Hi, I am using LSTM with the A2C algorithm. That means I have multiple instances of agents and environments, each one of them being reset (agent failed/succeeded) at different times.
The problem is that I want to “repack” (as in the pytorch LM example) only specific indices of the hidden states. However trying to repack only part of the hidden state did not go well.
Here is some simple code to illustrate the problem:
async_reset = True
class SimpleModel(nn.Module):
def __init__(self):
super(SimpleModel, self).__init__()
self.lstm = nn.LSTM(10, 5, num_layers=1)
def forward(self, input, hidden):
return self.lstm(input, hidden)
net = SimpleModel()
optimizer = torch.optim.RMSprop(net.parameters())

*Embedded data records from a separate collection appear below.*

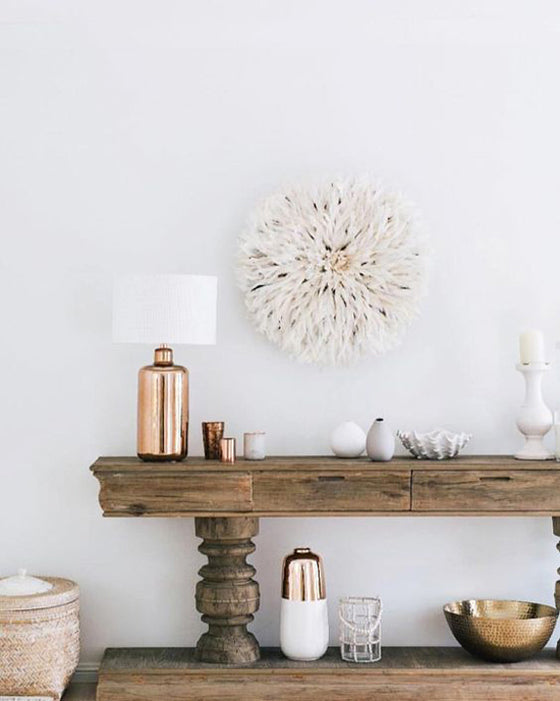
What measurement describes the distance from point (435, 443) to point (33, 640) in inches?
51.9

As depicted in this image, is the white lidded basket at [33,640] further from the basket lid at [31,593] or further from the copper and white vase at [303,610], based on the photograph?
the copper and white vase at [303,610]

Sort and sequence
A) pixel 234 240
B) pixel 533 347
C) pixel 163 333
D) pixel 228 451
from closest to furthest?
pixel 163 333
pixel 228 451
pixel 533 347
pixel 234 240

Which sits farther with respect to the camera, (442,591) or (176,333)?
(442,591)

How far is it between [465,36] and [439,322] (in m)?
0.94

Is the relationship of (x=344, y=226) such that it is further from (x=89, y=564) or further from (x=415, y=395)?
(x=89, y=564)

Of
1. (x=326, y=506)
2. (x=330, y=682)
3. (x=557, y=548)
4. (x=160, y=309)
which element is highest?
(x=160, y=309)

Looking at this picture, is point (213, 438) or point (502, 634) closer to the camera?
point (502, 634)

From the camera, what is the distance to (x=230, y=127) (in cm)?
341

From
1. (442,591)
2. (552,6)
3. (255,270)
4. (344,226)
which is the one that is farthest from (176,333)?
(552,6)

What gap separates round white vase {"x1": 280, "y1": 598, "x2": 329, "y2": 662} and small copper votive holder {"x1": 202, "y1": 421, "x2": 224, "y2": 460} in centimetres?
50

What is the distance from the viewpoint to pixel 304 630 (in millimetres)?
3158

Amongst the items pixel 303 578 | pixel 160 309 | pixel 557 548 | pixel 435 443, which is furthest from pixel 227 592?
pixel 557 548

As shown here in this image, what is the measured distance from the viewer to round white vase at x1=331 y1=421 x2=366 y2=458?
3.24 m

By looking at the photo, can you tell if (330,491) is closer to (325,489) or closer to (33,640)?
(325,489)
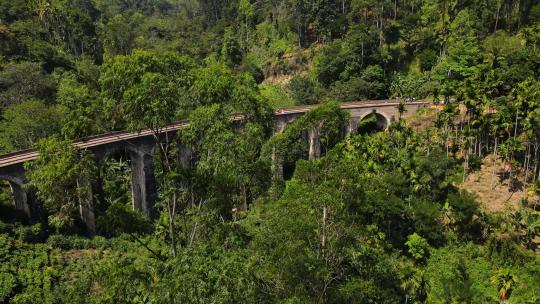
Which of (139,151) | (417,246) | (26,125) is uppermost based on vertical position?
(26,125)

input = Variable(torch.ones((1, 4, 10)))
hidden = None
last_time = time.time()
odd = True
for i in range(20000):
output, hidden = net(input, hidden)
res = torch.sum(output)
# hidden = Variable(hidden[0].data), Variable(hidden[1].data)
c,h = hidden
if async_reset:
if odd:
c[:, :2] = Variable(c[:, :2].data)
h[:, :2] = Variable(h[:, :2].data)
else:
c[:, 2:] = Variable(c[:, 2:].data)
h[:, 2:] = Variable(h[:, 2:].data)
else:
c = Variable(c.data)
h = Variable(h.data)
print(odd)
odd = not odd
hidden = (c,h)
print("==")
optimizer.zero_grad()
loss = torch.sum(output)
loss.backward(retain_graph=True)
print("%d: Took %.2f second" % (i, time.time() - last_time))
last_time = time.time()
Note that when async_reset is False, the model runs very fast (<0.01 seconds) since there aren’t any previous timestamps to propogate.
When async_reset is True, a different half of the batch is repacked each time. This means that there should always be only one timestamp the model needs to look backwards to, and it should still be very fast.

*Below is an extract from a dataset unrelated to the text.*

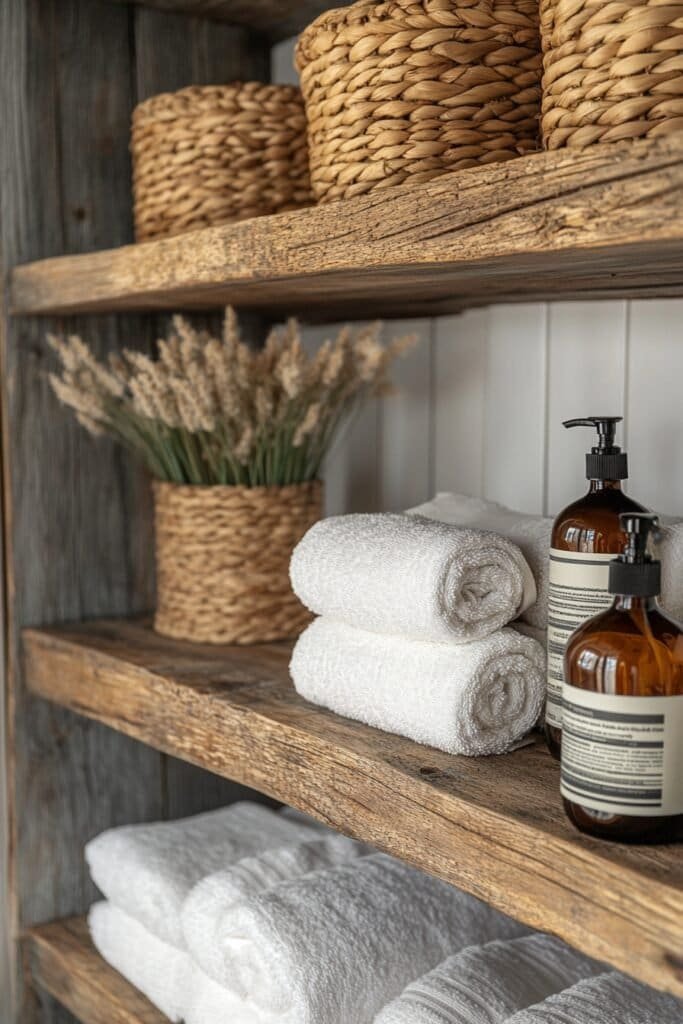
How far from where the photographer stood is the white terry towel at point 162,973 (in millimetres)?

But the results are different: It takes a lot of time to solve this (0.3 seconds after 230 runs).
I understand from this that the variable is still considering older timestamps. Probably because not the whole variable is detached from the gradients. Other methods such as starting with a zero hidden state and assigning the part of batch that should not be reset didn’t help.
Anyway to prevent this?
Thanks so much!